=== Trecho ===

E o que acontece: o Rio Branco tem uma grande vitória sobre a Argentina, num assunto que todas as pessoas concordavam, que é o território, fossem elas monarquistas ou republicanas. Uma coisa que todo mundo podia festejar. E o território é um dos grandes mitos de formação da nacionalidade brasileira. Então isso inclusive vai fazer que o próprio Rio Branco tenha um certo papel como pai da pátria.

Na hora que o Rio Branco tem aquela vitória, o Brasil precisava desesperadamente de heróis. Nesse momento, ele passa da obscuridade total, para a glória.

Para se ter ideia, se somar todos os territórios que o Rio Branco ganhou nas arbitragens, isso equivaleria aos três estados da região Sul – Rio Grande do Sul, Santa Cataria e Paraná – mais a área de Pernambuco.

Era uma bandeira que podia unir todo mundo. 

Exatamente. E o Rio Branco tinha esta coisa que ele não só realizava, mas ele produzia a narrativa das coisas que ele fez. Ele tinha uma atuação muito importante na imprensa e nos seus artigos ele criou interpretações sobre a política externa brasileira, sobre a questão de fronteiras, que não são desafiadas até hoje. E não só pela diplomacia. A academia também repete as interpretações dele de maneira acrítica até hoje.

O que o senhor acha que poderia ser contestado? 

Dou um exemplo. Na questão da fronteira do Acre, o Rio Branco acaba fazendo o Tratado de Petrópolis, que é um tratado muito benéfico para o Brasil. Um tratado muito bom. Mas o problema é o seguinte: todo o território do Acre e mais uma parte do Estado do Amazonas eram disputados também pelo Peru, não só pela Bolívia. E a negociação com o Peru só seria concluída 5 anos mais tarde.

Então, o Rio Branco assinou o Tratado de Petrópolis com a Bolívia, mas podia ter perdido tudo para o Peru. Teria dado à Bolívia 2 milhões de libras, partes do território brasileiro, teria prometido construir uma ferrovia, tudo isso para nada. No momento em que o Tratado de Petrópolis está para ser assinado, ele se assusta achando que o podia não ser aprovado. O que ele faz? Ele faz um tratado militar secreto com o Equador para a atacar o Peru ao mesmo tempo pelo Pacífico e pelo Amazonas, que é uma coisa que nenhum biógrafo cita.

A historiografia brasileira coloca este tratado com o Peru como uma coisa absolutamente burocrática. Não foi bem assim. Não se pode pensar a resolução do Acre sem a do Peru também.

E o que continha a o tratado militar com o Equador? 

É um tratado de guerra contra o Peru. Continha que ele só seria apresentado aos congressos se fosse necessário, na iminência de um ataque militar. E esse tratado foi absolutamente esquecido, porque era secreto. Eu só achei registro dele na historiografia peruana. Porque o tratado era secreto, mas se os peruanos não soubessem, não tinha graça. Então os peruanos souberam e isso ficou registrado.

=== Material fornecido ===
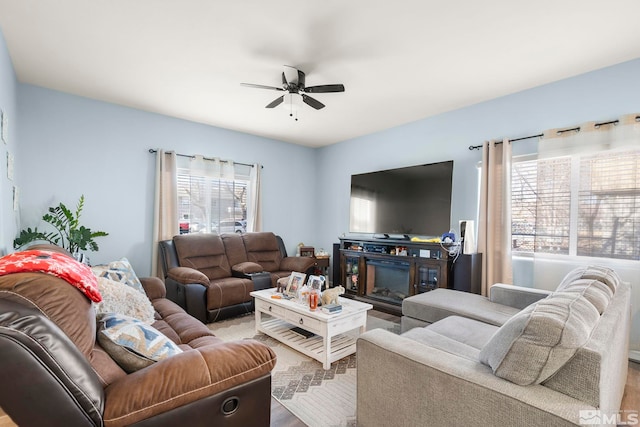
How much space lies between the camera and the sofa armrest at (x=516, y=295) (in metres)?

=== Questão ===
Responda com base no trecho:
1. De que o Brasil precisava desesperadamente quando Rio Branco obteve a vitória sobre a Argentina?
2. Quantos anos depois a negociação com o Peru seria concluída?
3. Com que país Rio Branco fez um tratado militar secreto para atacar o Peru?
A listagem provém de uma fonte diferente da do trecho.

=== Resposta ===
1. De heróis.
2. Cinco anos mais tarde.
3. Com o Equador.